TASK TO CARRY OUT – Write out the lines below exactly, from the line that contains "Time of clock at [148,81,157,92]: 10:28" through the final line, with both of those lines included.

DATASET CONTENT –
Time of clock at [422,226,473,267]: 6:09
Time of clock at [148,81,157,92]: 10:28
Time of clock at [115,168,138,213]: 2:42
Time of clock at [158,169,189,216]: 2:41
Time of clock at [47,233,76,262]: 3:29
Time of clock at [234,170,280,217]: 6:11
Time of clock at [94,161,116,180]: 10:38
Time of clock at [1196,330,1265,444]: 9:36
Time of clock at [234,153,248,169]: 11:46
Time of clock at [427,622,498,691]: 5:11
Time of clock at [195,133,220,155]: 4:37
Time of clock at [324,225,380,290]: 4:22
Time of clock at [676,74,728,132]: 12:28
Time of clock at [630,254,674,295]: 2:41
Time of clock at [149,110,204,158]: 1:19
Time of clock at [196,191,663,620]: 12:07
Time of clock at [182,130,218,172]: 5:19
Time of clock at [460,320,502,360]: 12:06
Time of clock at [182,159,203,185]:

EXERCISE RESULT –
Time of clock at [148,81,157,92]: 10:28
Time of clock at [115,168,138,213]: 2:42
Time of clock at [158,169,189,216]: 2:41
Time of clock at [47,233,76,262]: 3:29
Time of clock at [234,170,280,217]: 6:11
Time of clock at [94,161,116,180]: 10:38
Time of clock at [1196,330,1265,444]: 9:36
Time of clock at [234,153,248,169]: 11:46
Time of clock at [427,622,498,691]: 5:11
Time of clock at [195,133,220,155]: 4:37
Time of clock at [324,225,380,290]: 4:22
Time of clock at [676,74,728,132]: 12:28
Time of clock at [630,254,674,295]: 2:41
Time of clock at [149,110,204,158]: 1:19
Time of clock at [196,191,663,620]: 12:07
Time of clock at [182,130,218,172]: 5:19
Time of clock at [460,320,502,360]: 12:06
Time of clock at [182,159,203,185]:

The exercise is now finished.